Research paper by Clare McCormack, Delyse Hutchinson, Lucy Burns, Judy Wilson, Elizabeth Elliott, Steve Allsop, Jake Najman, Sue Jacobs, Larissa Rossen, Craig Olsson, Richard Mattick

Indexed on: 25 Jan '17Published on: 24 Jan '17Published in: Alcoholism: Clinical and Experimental Research



Abstract

Current estimates of the rates of alcohol-exposed pregnancies may underestimate prenatal alcohol exposure if alcohol consumption in early trimester 1, prior to awareness of pregnancy, is not considered.

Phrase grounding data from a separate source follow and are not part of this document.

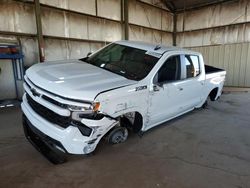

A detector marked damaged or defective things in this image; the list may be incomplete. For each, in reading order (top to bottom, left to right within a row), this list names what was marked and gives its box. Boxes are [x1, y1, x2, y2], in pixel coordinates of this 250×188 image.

damaged hood [25, 59, 137, 101]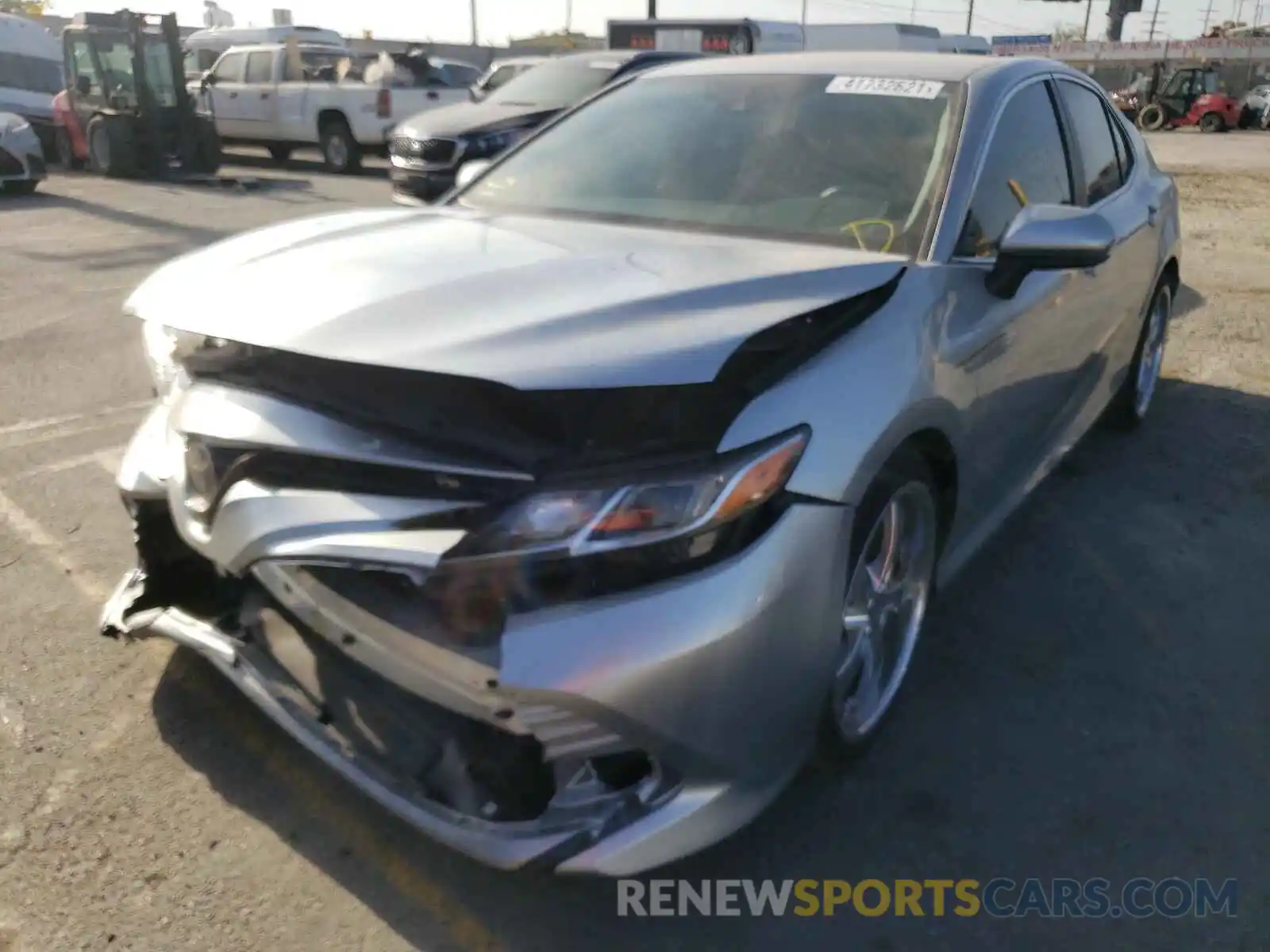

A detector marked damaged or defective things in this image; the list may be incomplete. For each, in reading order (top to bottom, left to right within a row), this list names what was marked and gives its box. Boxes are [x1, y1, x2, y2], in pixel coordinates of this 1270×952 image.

crumpled hood [126, 206, 904, 388]
detached bumper piece [102, 508, 675, 873]
broken front bumper [104, 398, 848, 878]
damaged front end [98, 282, 883, 873]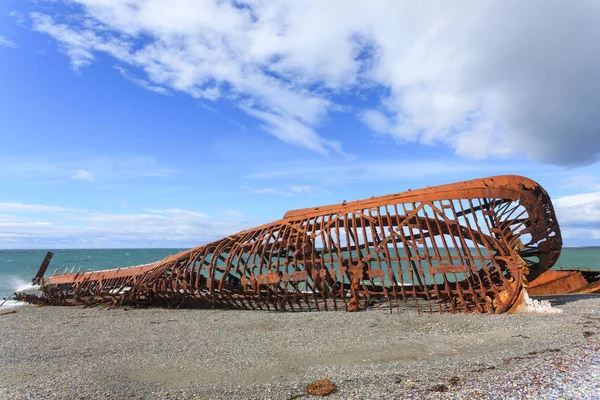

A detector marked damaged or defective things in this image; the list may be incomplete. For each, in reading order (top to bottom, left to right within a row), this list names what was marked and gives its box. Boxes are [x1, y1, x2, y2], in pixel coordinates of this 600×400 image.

rusty shipwreck [17, 174, 564, 312]
corroded steel rib [18, 174, 564, 312]
rusted iron structure [18, 177, 564, 314]
rusted iron structure [528, 268, 600, 296]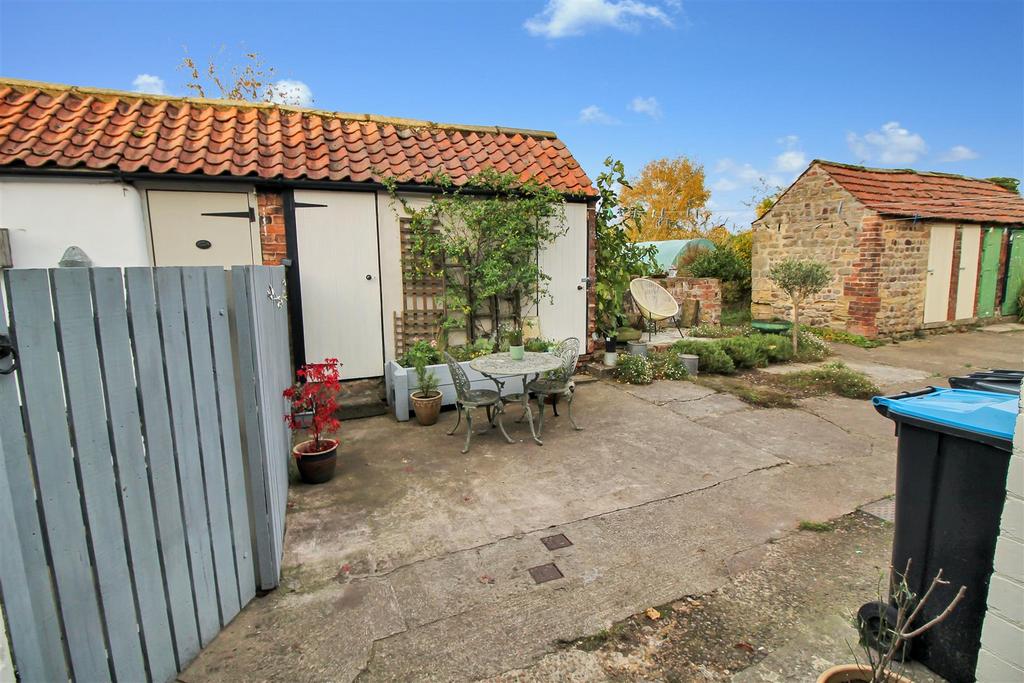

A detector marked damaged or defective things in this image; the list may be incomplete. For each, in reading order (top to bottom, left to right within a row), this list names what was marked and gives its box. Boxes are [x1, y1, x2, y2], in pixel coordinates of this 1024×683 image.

cracked concrete patio [180, 327, 1019, 679]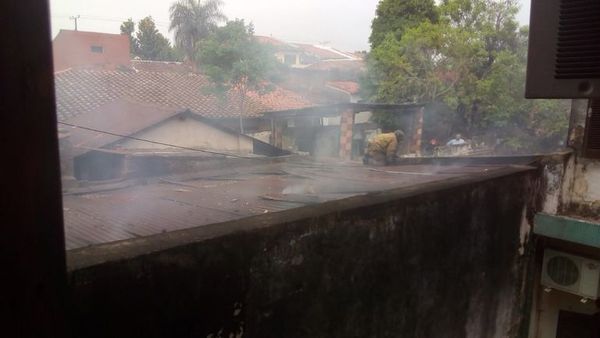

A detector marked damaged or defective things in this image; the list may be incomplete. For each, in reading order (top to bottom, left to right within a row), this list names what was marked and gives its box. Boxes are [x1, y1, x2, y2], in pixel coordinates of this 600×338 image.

rusty roof [54, 63, 316, 121]
rusty roof [61, 157, 524, 250]
wall with peeling paint [67, 172, 540, 338]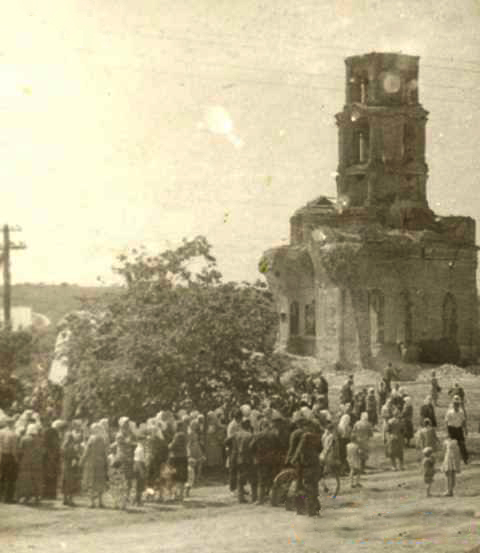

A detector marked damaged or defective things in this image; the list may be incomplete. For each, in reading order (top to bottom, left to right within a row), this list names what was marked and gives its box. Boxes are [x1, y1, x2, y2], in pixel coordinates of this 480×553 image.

damaged church tower [260, 51, 478, 368]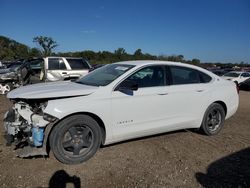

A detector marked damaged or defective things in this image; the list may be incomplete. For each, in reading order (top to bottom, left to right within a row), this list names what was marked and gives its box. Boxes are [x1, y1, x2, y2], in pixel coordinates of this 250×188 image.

front bumper damage [3, 102, 56, 158]
damaged front end [3, 100, 57, 157]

Extant literature describes predictors of alcohol consumption during pregnancy; however, alcohol consumption prior to awareness of pregnancy is a distinct behavior from consumption after becoming aware of pregnancy and thus may be associated with different predictors. The purpose of this study was therefore to examine prevalence and predictors of alcohol consumption by women prior to awareness of their pregnancy, and trajectories of change to alcohol use following pregnancy recognition.Pregnant women (n = 1,403) were prospectively recruited from general antenatal clinics of 4 public hospitals in Australian metropolitan areas between 2008 and 2013. Women completed detailed interviews about alcohol use before and after recognition of pregnancy.Most women (n = 850, 60.6%) drank alcohol between conception and pregnancy recognition. Binge and heavy drinking were more prevalent than low-level drinking. The proportion of women who drank alcohol reduced to 18.3% (n = 257) after recognition of pregnancy. Of women who drank alcohol, 70.5% ceased drinking, 18.3% reduced consumption, and 11.1% made no reduction following awareness of pregnancy. Socioeconomic status (SES) was the strongest predictor of alcohol use, with drinkers more likely to be of high rather than low SES compared with abstainers (OR = 3.30, p < 0.001). Factors associated with different trajectories (either cessation, reduction, or continuation of drinking) included level of alcohol use prior to pregnancy recognition, age, pregnancy planning, and illicit substance use.In this sample of relatively high SES women, most women ceased or reduced drinking once aware of their pregnancy. However, the rate of alcohol-exposed pregnancies was higher than previous estimates when the period prior to pregnancy recognition was taken into account.